Hamilton was not permitted beyond the fence.

The fence was to protect the occupants of the compound from the predations of wild animals.

“It is dangerous beyond the fence,” Herjellsen had told Hamilton, and given his orders. Hamilton was not permitted by the blacks beyond the fence.

There were no animals dangerous to men in the vicinity that Hamilton knew of.

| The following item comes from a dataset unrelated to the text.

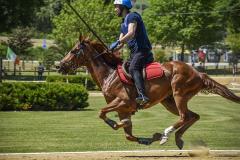 aaociazione-equestre-vallesina-09-05-2021-10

She wondered why the blacks were armed.

Hamilton was not permitted beyond the fence.

“No,” had said the black with the rifle at the gate, when Hamilton, testing Herjellsen’s order, had attempted to leave the compound. The black had not been rough. Hamilton was simply not permitted to leave.

It was not necessary for the black to threaten, or resort to his rifle.

Hamilton had looked up at the ebon face.

Frustrated, furious, Hamilton had turned about and returned to the computer building.

That night, at supper, Herjellsen had admonished Hamilton.

“My dear Doctor Hamilton,” had said Herjellsen, “you must not leave the compound. I had thought that was clearly understood.”

“I wanted to take a walk,” had said Hamilton icily.

“It is dangerous outside the compound,” said Herjellsen.

“Very well,” had said Hamilton.

Hamilton stood on the porch of the computer building. No one had emerged from the experimental shack since William had entered.

“You are needed,” Herjellsen had told Hamilton.

Hamilton looked at the high wire fence, slim strands of strung wire, lit in the white light of the great moon.

For what am I needed, wondered Hamilton.

The moon glinted on the wire.

There was a sound at the shed.

One black emerged, and then, between him and William, staggering, Herjellsen.

The two men supported Herjellsen, and made their way across the ‘compound, toward Herjellsen’s small sleeping shack.

“We can move you on a cot,” said William, supporting the short, older man.

“I can walk,” said Herjellsen, pushing him away. Then, too, he pushed away the black. Another black, he with the lantern, stood behind them.

Herjellsen stood unsteadily on the dust of the compound, hunched over with pain. His face was tight, ashen.

“Do not help me,” he warned them.

William and the two blacks, one with a lantern, stood to one side.

Herjellsen saw Hamilton. He straightened up. “Good evening, my dear Doctor Hamilton,” he said.

“Good evening, Professor Herjellsen,” whispered Hamilton.

“Yes,” said Herjellsen, looking about. “It is a good evening.”

Gunther was still in the shack. Hamilton had not seen him come out.

“I think I shall go to my quarters,” said Herjellsen. “I am weary.”

William put out his hand.

“I need no help,” said Herjellsen, sharply.

William glanced at Hamilton.

Herjellsen wished to show no weakness before Hamilton.

“Good-night, Doctor Hamilton,” said Herjellsen.

“Good-night, Professor Herjellsen,” said Hamilton.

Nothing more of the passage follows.